## TASK BRIEF
Return every item below word for word, with the pictures left out.

## DATA SHOWN
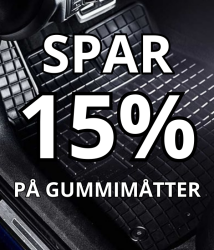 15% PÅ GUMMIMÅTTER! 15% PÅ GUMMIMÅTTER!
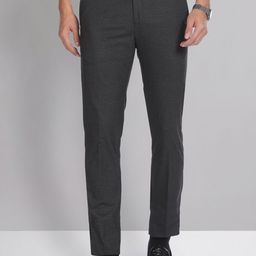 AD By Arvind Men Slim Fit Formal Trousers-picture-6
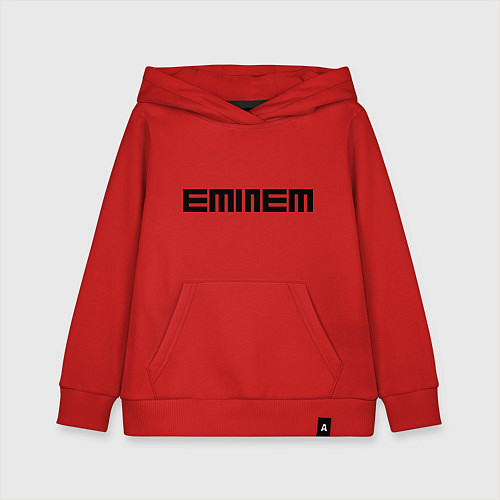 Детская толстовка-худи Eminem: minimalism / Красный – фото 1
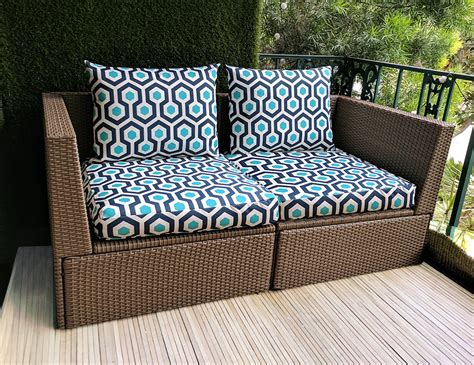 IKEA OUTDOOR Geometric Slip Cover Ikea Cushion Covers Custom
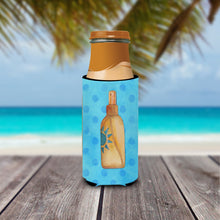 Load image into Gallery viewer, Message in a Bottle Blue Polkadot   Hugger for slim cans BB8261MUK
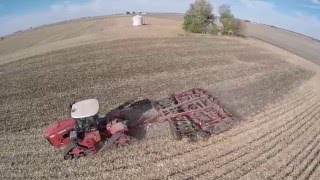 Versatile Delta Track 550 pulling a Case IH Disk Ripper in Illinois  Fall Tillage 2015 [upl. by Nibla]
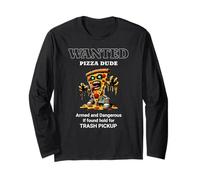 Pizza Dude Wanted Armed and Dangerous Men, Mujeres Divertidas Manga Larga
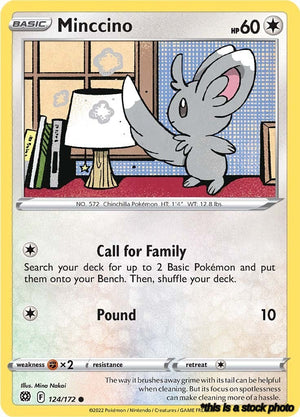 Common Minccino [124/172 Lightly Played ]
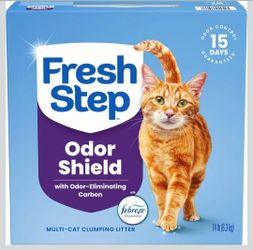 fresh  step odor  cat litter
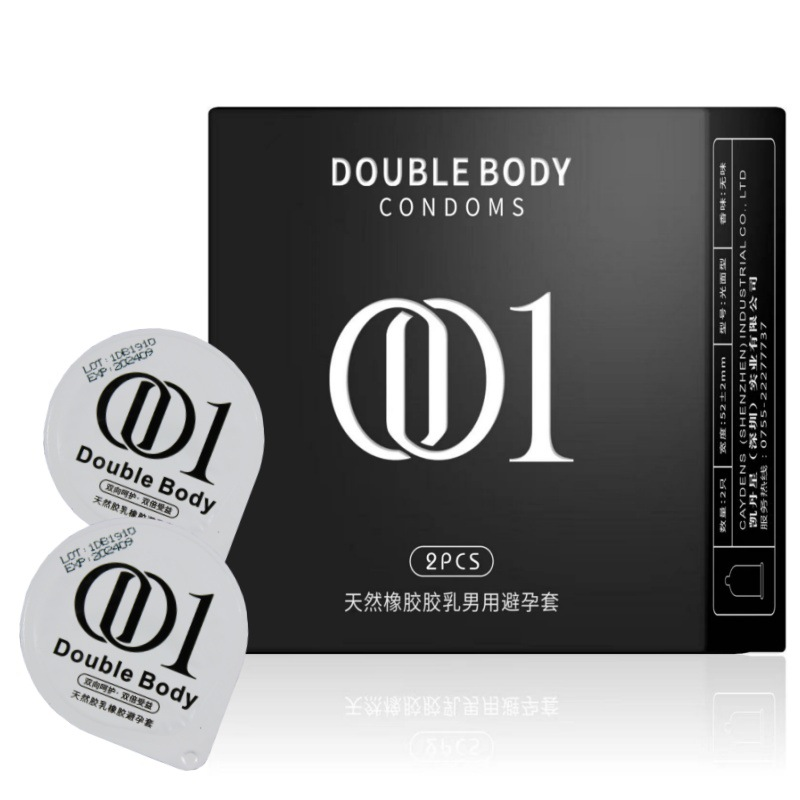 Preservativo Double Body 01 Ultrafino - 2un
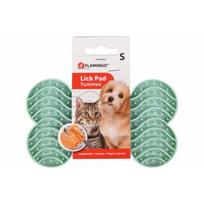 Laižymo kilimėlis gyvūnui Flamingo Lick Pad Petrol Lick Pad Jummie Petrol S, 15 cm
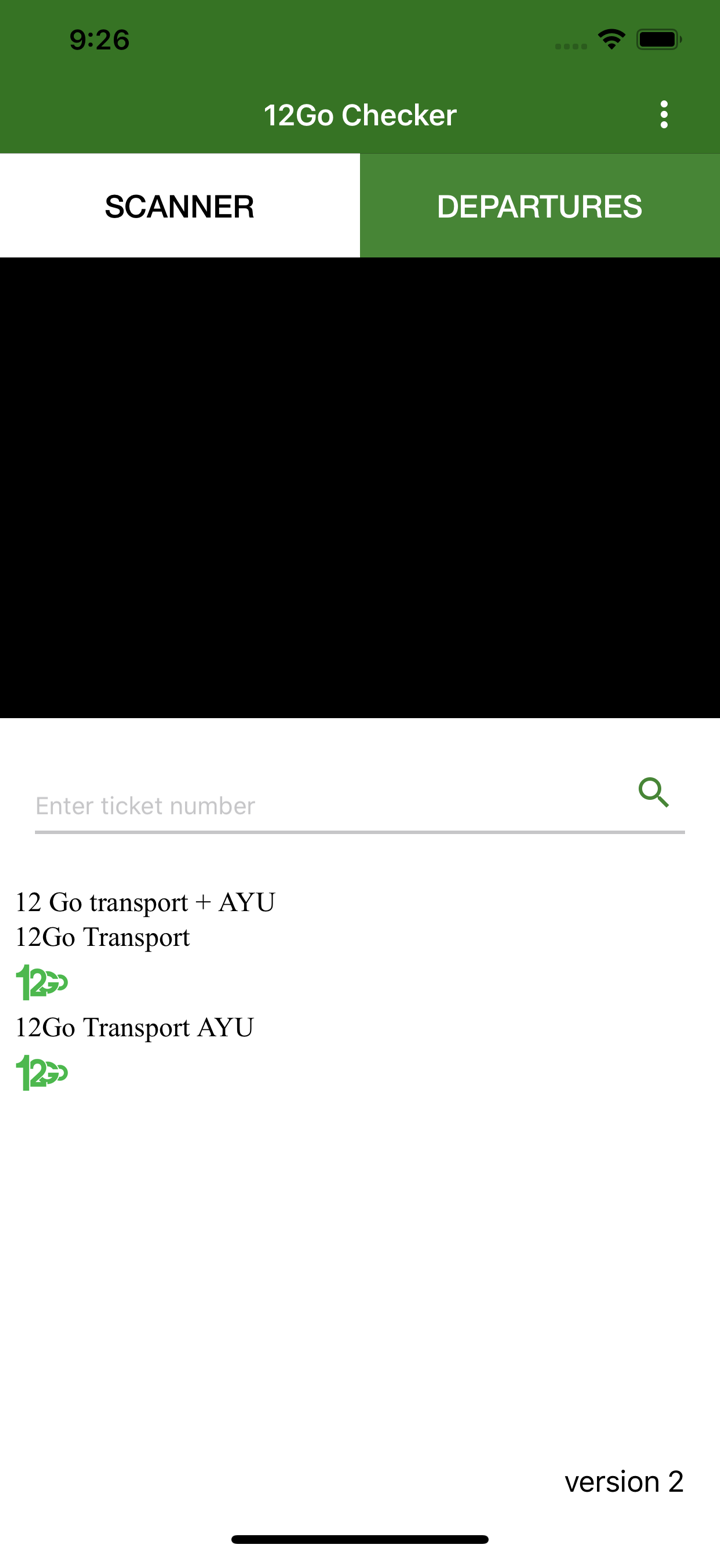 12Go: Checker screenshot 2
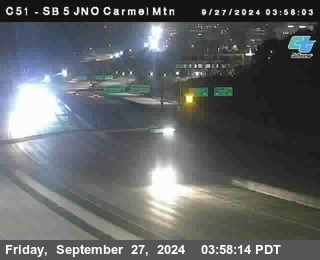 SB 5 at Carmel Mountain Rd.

## EXPECTED ANSWER
 15% PÅ GUMMIMÅTTER! 15% PÅ GUMMIMÅTTER!
 AD By Arvind Men Slim Fit Formal Trousers-picture-6
 Детская толстовка-худи Eminem: minimalism / Красный – фото 1
 IKEA OUTDOOR Geometric Slip Cover Ikea Cushion Covers Custom
 Load image into Gallery viewer, Message in a Bottle Blue Polkadot   Hugger for slim cans BB8261MUK
 Versatile Delta Track 550 pulling a Case IH Disk Ripper in Illinois  Fall Tillage 2015 [upl. by Nibla]
 Pizza Dude Wanted Armed and Dangerous Men, Mujeres Divertidas Manga Larga
 Common Minccino [124/172 Lightly Played ]
 fresh  step odor  cat litter
 Preservativo Double Body 01 Ultrafino - 2un
 Laižymo kilimėlis gyvūnui Flamingo Lick Pad Petrol Lick Pad Jummie Petrol S, 15 cm
 12Go: Checker screenshot 2
 SB 5 at Carmel Mountain Rd.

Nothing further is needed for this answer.